Kontrolümüz dışında olan ama Türkiye'yi çok ilgilendiren bazı konularda halkımız ileri ölçüde iyimser bekleyişe itildi.
(1) Halkımız Avrupa Birliği'ne tam üyelik konusunda 2004 yılında Türkiye'ye tarih verileceği bekleyişinde.
(2) Halkımız Kıbrıs sorununun 2004 yılının ilk yarısında çözüme kavuşturulacağının bekleyişinde.
(3) Halkımız Irak'ta, Türkiye'nin istemeyeceği gelişmelerin olamayacağına inandırıldı. Irak'ın yeniden yapılandırılmasında Türkiye'nin söz sahibi olmasının bekleyişinde.
(4) Halkımız "Kürt" sorununun gündemden çıktığına inandırıldı.
(5) Halkımız IMF'nin, ABD'nin direktifleri doğrultusunda Türkiye'ye devamlı olarak arka çıkmasının, para akıtmasının ve de döviz sorununu çözmesinin bekleyişinde.

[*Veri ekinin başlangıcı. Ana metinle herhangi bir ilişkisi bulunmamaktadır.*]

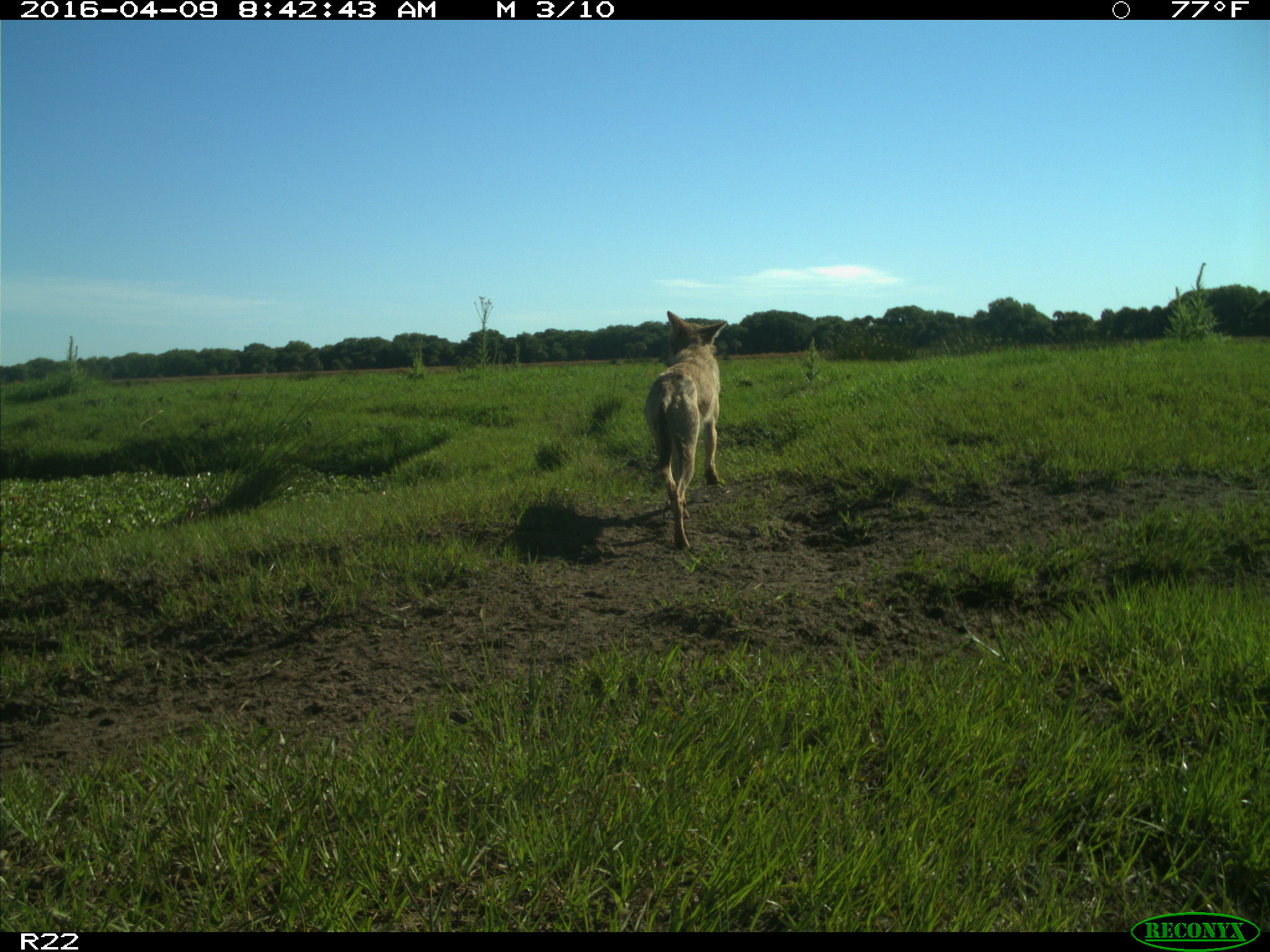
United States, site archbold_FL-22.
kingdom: Animalia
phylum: Chordata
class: Mammalia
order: Carnivora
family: Canidae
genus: Canis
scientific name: Canis latrans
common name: coyote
Canis latrans (coyote).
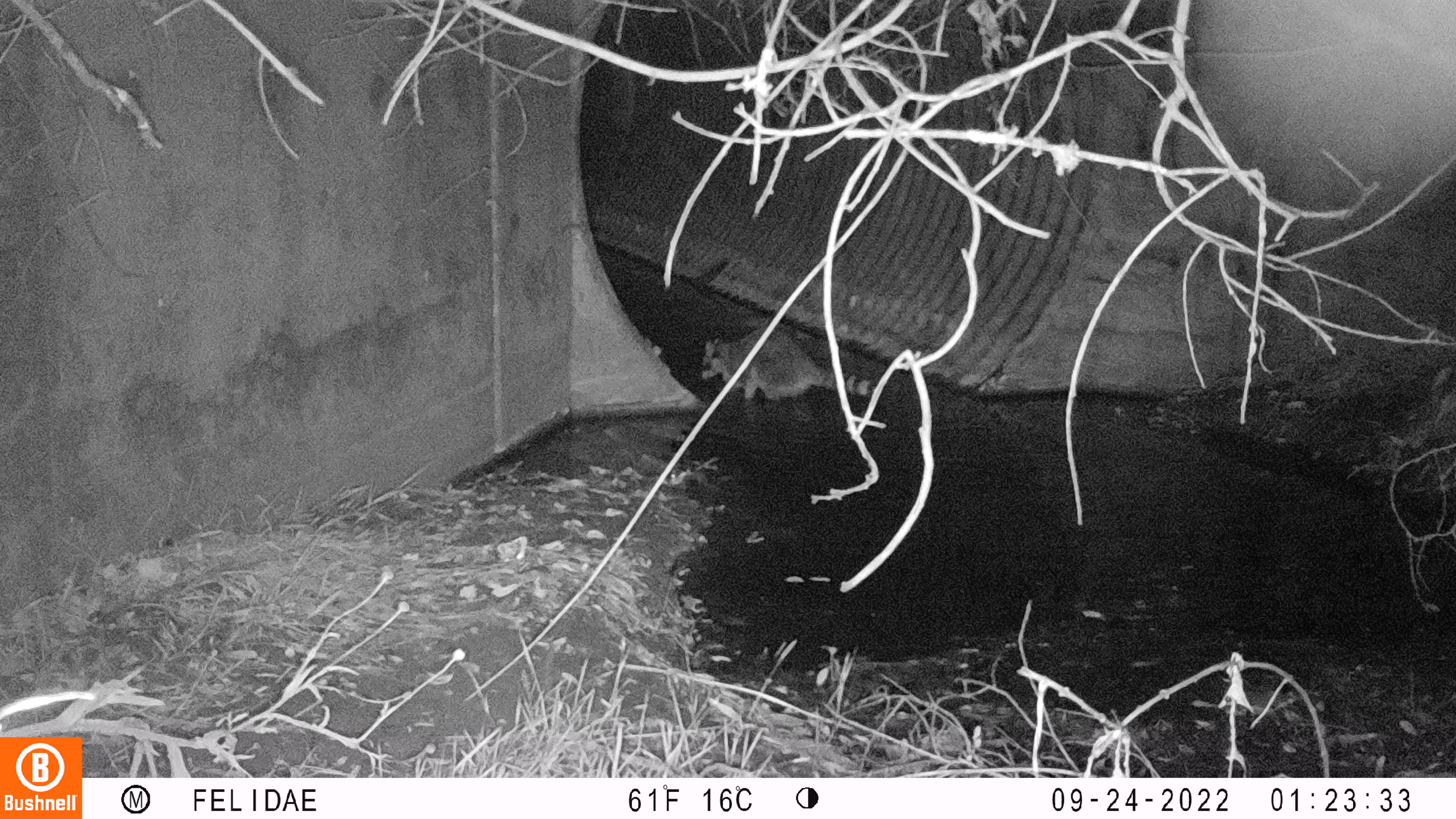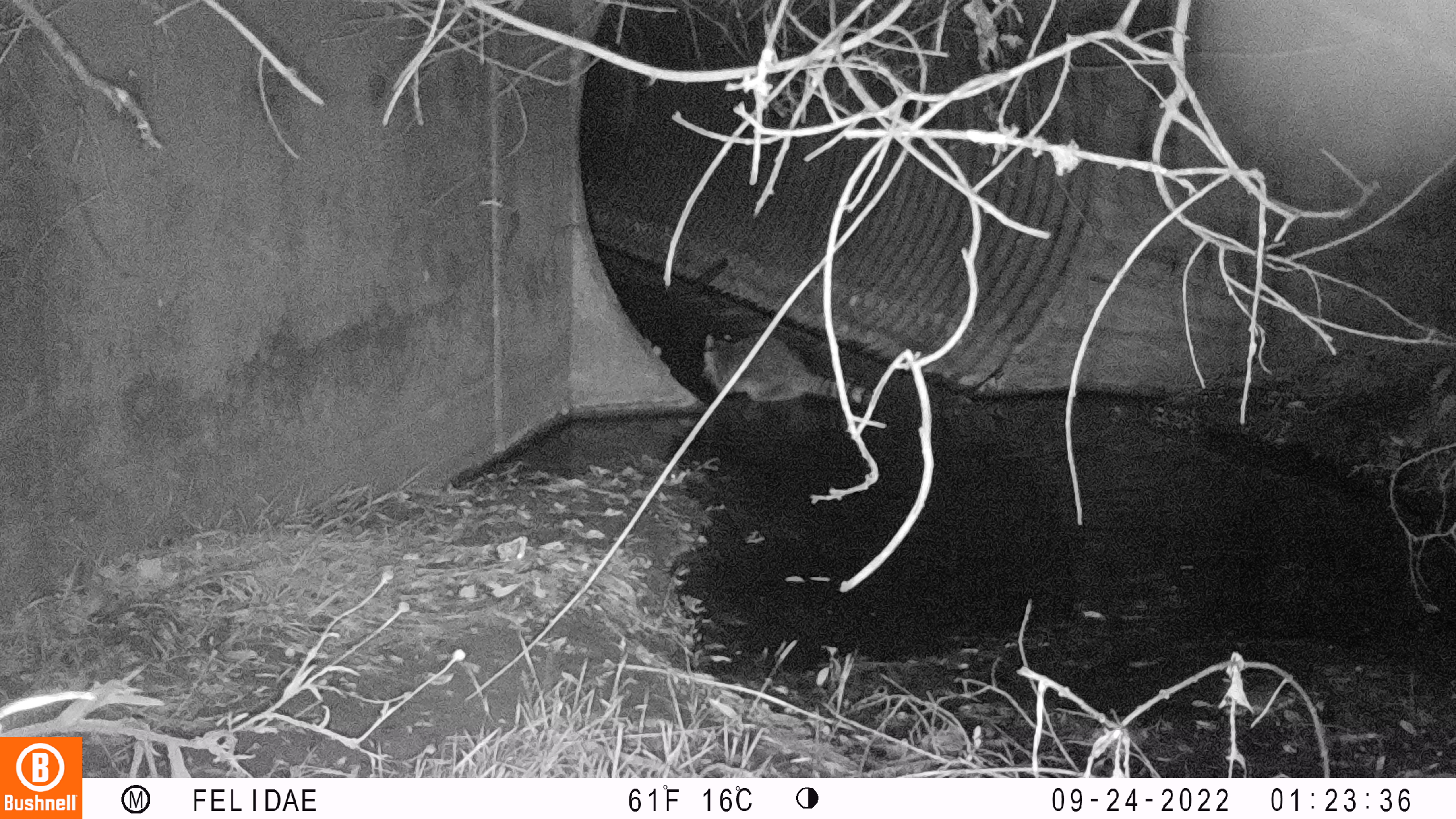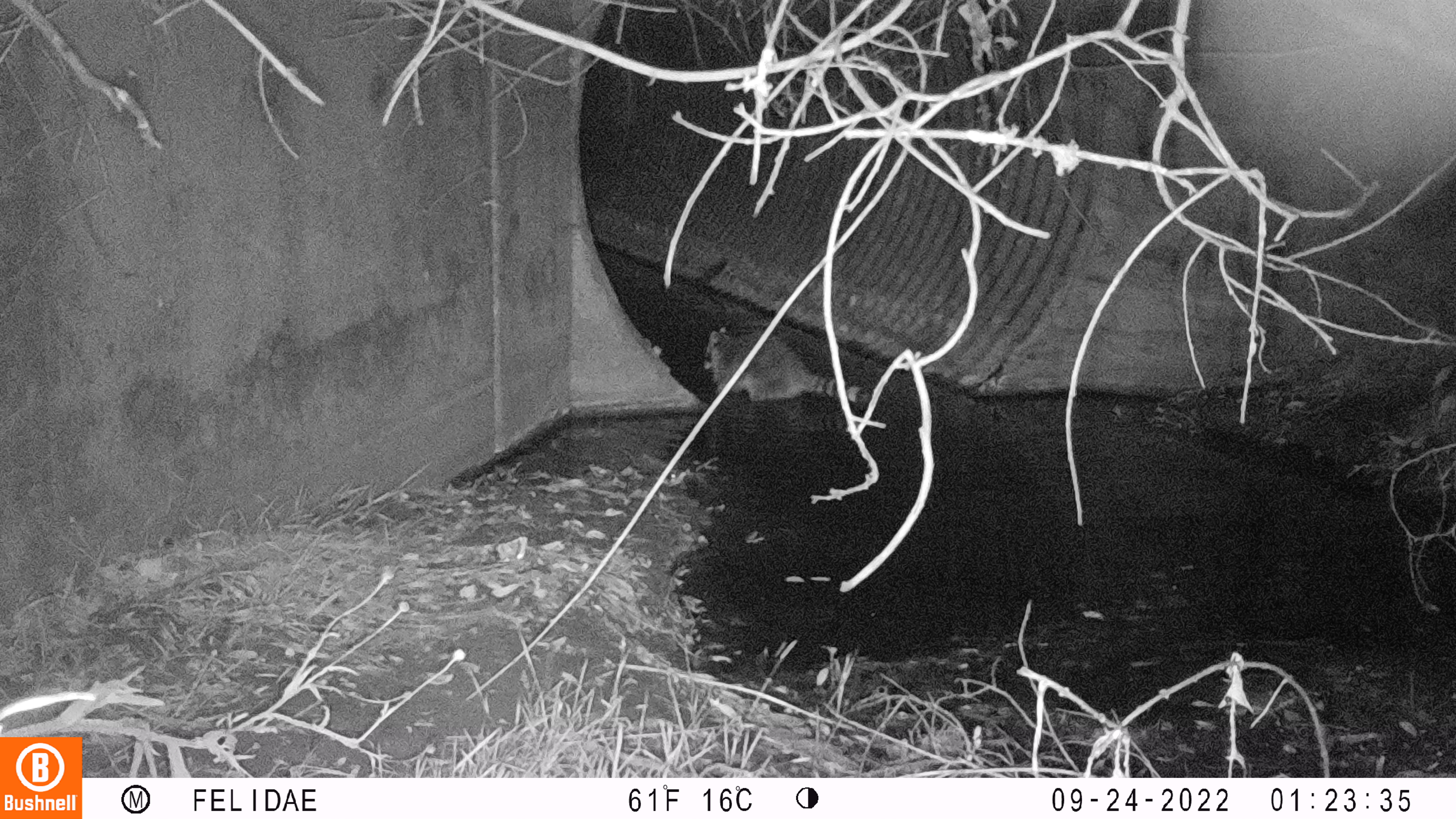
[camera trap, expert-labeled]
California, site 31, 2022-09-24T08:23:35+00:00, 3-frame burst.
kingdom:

İyimserlik iyi bir şey ama, ileri ölçüde iyimserliğin neden olacağı "gevşeme" çok zararlı.
İyimserliğe itilen insanların bekleyişlerinin tersi bir durumun ortaya çıkması halinde hırçınlaşması ve bu hırçınlık sonucu "çizgi dışı" davranışlar içine girmesi çok tehlikeli bir olasılık.
Gerçekci olmalıyız
Bekleyişlerimizde gerçekçi olmak zorundayız.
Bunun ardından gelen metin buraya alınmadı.